The work itself is robot learning, and it is still the part that feels magical: watching a robot acquire a behaviour instead of being told every step. Once a system can read a line reliably, the question becomes what to do with that. Can you go from pixels straight to actions in a single network, or does the answer sit somewhere in between?
None of it is settled, though. General-purpose robotics is a long way off, and no single model solves every line, so I work customer by customer and test what survives contact with their process. That means pulling from frontier labs and open source alike: manipulation policies trained on human demonstrations and interaction data, diffusion policies for contact-rich tasks, vision-language-action models, world action models, and classical control like high-frequency impedance control where physics demands a guarantee rather than a learned guess. Every site has a different process and a different tolerance for failure, and most of them need handholding to get there. So far the honest answer is that the best systems sit in the middle. Robots need learning, but they also need structure, safety, feedback, and respect for physics.

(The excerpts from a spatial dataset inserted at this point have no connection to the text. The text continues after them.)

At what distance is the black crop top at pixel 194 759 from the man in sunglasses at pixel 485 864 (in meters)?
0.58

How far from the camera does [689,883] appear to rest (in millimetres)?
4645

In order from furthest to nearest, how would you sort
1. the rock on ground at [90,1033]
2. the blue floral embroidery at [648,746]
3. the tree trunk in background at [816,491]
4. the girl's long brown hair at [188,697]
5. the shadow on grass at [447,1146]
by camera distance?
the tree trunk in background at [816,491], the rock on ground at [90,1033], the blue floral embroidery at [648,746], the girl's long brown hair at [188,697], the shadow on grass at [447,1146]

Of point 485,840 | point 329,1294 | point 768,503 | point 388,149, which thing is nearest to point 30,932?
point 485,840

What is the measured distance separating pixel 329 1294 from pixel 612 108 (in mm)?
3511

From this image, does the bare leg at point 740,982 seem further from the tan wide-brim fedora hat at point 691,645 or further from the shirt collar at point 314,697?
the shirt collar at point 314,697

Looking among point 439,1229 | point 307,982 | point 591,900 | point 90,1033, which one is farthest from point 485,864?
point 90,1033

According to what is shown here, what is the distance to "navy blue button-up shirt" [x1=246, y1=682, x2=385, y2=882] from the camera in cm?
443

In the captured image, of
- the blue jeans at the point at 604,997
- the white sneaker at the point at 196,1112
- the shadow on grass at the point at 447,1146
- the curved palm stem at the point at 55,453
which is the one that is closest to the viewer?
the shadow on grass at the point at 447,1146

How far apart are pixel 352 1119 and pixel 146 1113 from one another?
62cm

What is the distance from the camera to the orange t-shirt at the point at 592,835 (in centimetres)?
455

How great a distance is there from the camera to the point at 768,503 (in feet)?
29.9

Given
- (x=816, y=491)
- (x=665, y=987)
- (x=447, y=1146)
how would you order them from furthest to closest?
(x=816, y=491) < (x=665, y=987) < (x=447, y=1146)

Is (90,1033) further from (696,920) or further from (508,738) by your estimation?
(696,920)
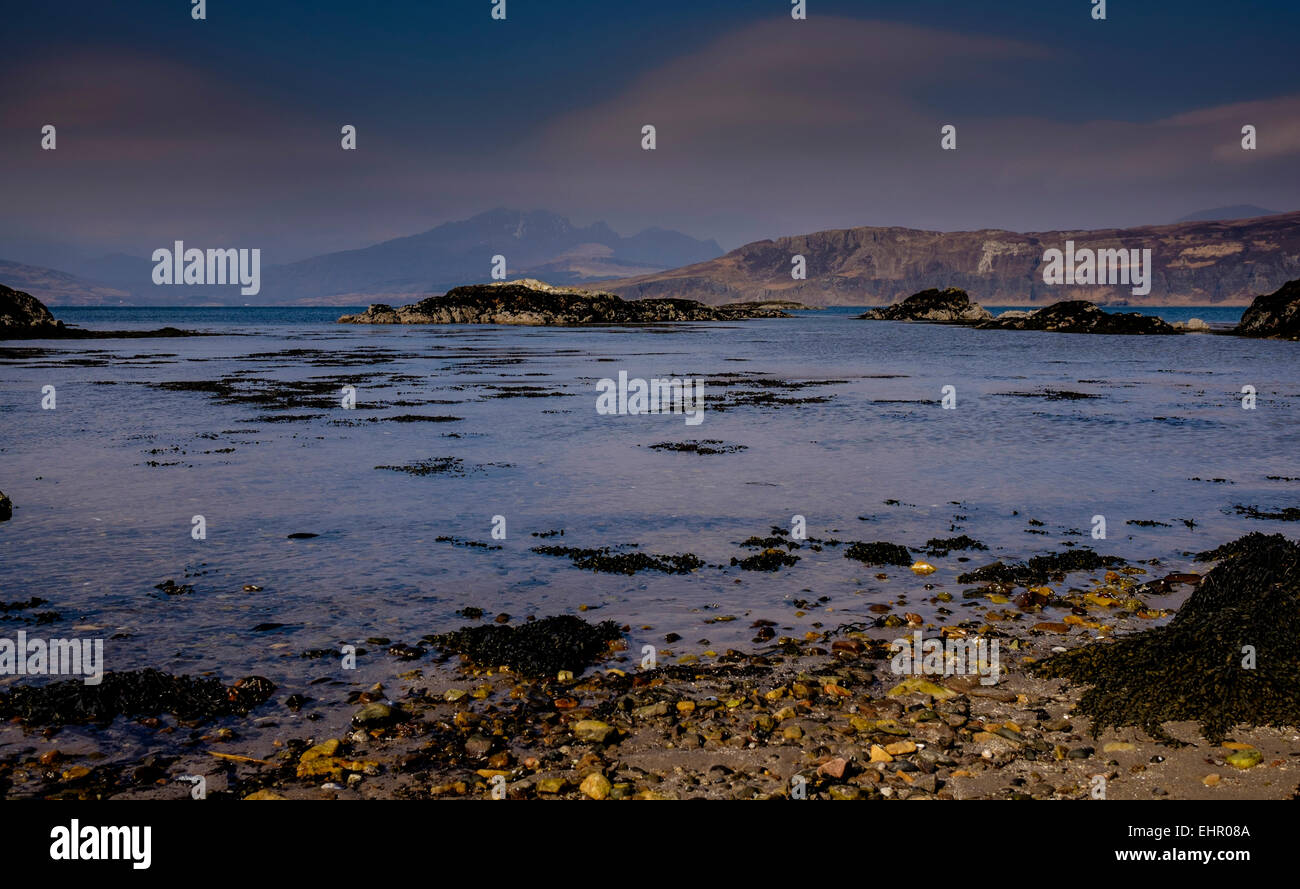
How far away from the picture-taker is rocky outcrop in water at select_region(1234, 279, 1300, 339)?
77750 mm

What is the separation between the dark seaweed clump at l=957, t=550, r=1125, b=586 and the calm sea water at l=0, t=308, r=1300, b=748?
0.37m

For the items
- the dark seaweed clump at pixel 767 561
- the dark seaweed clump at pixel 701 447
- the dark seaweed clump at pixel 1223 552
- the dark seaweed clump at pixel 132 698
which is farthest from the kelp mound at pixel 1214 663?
the dark seaweed clump at pixel 701 447

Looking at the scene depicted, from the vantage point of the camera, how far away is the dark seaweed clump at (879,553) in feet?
38.0

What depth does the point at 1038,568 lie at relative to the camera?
11.1 metres

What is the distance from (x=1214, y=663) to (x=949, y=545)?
5.10 metres

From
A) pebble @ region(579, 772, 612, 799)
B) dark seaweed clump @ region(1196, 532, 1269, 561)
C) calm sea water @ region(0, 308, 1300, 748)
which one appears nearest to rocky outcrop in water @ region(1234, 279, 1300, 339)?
calm sea water @ region(0, 308, 1300, 748)

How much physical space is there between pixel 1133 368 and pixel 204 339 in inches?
3141

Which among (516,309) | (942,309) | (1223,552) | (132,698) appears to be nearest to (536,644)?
(132,698)

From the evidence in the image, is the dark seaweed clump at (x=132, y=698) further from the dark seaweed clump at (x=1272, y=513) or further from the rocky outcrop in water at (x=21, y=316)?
the rocky outcrop in water at (x=21, y=316)

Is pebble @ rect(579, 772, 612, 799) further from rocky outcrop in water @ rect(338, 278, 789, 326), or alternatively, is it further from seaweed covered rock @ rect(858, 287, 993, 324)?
seaweed covered rock @ rect(858, 287, 993, 324)

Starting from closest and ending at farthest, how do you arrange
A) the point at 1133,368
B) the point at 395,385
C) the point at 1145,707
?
the point at 1145,707 < the point at 395,385 < the point at 1133,368
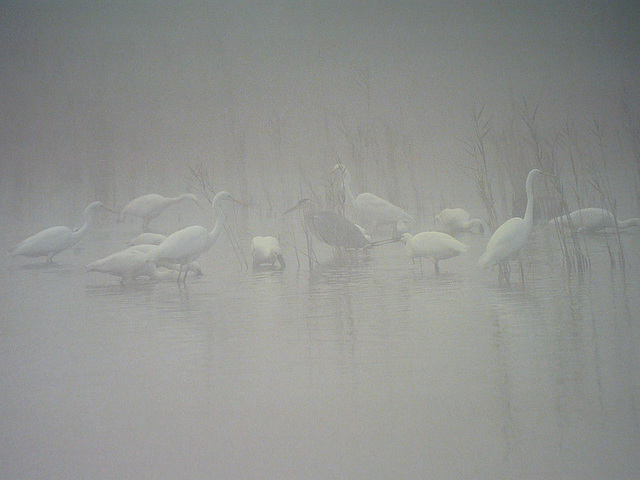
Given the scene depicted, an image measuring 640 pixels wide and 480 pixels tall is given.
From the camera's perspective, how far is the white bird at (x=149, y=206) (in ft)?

I chose manufacturing because the economics are legible. A line has a known cost per hour and a known cycle time, so a robot either pays for itself in the customer’s own numbers or it does not. No market forecast required, which is a rare luxury in robotics and the reason I would rather prove this on a production line than in a demo video.
A demo proves a robot can do a thing once, on a good day, with someone watching. Production means it runs for months on a line that does not stop for a dropped frame or a slow policy. That recipe has not been written yet, and closing that gap is the work I care about.
What actually works at scale?
If it does not hold at scale, it does not matter. That is why I do this on real production lines rather than in a lab.
Fun facts
I’ve been a student athlete my whole life. If I’m not building robots, I’m in the water.

- Started competing at eight, and somehow won a gold that first year 🥇.
- Kept at it until I finished my Masters, picking up a few more along the way, then retired.
- Swam for my university at national level a handful of times.
- Long sea swims of 10, 15, 20 and 30 km 🏊, in the Indian Ocean and off England.
- These days it's open water swimming 🌊 and scuba 🤿, and I'm working toward the professional side of diving.
- PADI certified to 30 m: Open Water, Advanced Open Water, and deep and technical diving.